> _Records for this task_
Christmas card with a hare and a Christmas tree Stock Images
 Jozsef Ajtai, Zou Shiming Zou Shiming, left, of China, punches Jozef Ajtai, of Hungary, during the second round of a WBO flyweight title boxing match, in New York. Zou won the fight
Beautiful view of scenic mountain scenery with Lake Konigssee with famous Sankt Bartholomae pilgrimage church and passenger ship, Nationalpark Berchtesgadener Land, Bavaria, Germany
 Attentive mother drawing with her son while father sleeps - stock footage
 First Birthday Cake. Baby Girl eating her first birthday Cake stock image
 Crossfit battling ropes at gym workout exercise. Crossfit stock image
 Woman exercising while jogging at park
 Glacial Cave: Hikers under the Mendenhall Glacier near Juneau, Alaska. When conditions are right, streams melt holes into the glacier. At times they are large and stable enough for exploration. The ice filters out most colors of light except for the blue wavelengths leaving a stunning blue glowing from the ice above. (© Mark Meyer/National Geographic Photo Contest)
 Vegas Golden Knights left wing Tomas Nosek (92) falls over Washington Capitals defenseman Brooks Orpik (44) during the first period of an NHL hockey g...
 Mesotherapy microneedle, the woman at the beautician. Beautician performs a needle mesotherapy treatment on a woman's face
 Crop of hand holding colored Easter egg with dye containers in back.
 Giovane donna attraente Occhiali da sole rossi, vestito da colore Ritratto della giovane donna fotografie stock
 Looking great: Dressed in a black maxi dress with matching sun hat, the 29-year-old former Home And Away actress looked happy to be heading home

> _Your goal_
Report the number of lines, in the entries above, that contain the word "while", without any other text.

> _The completed task_
2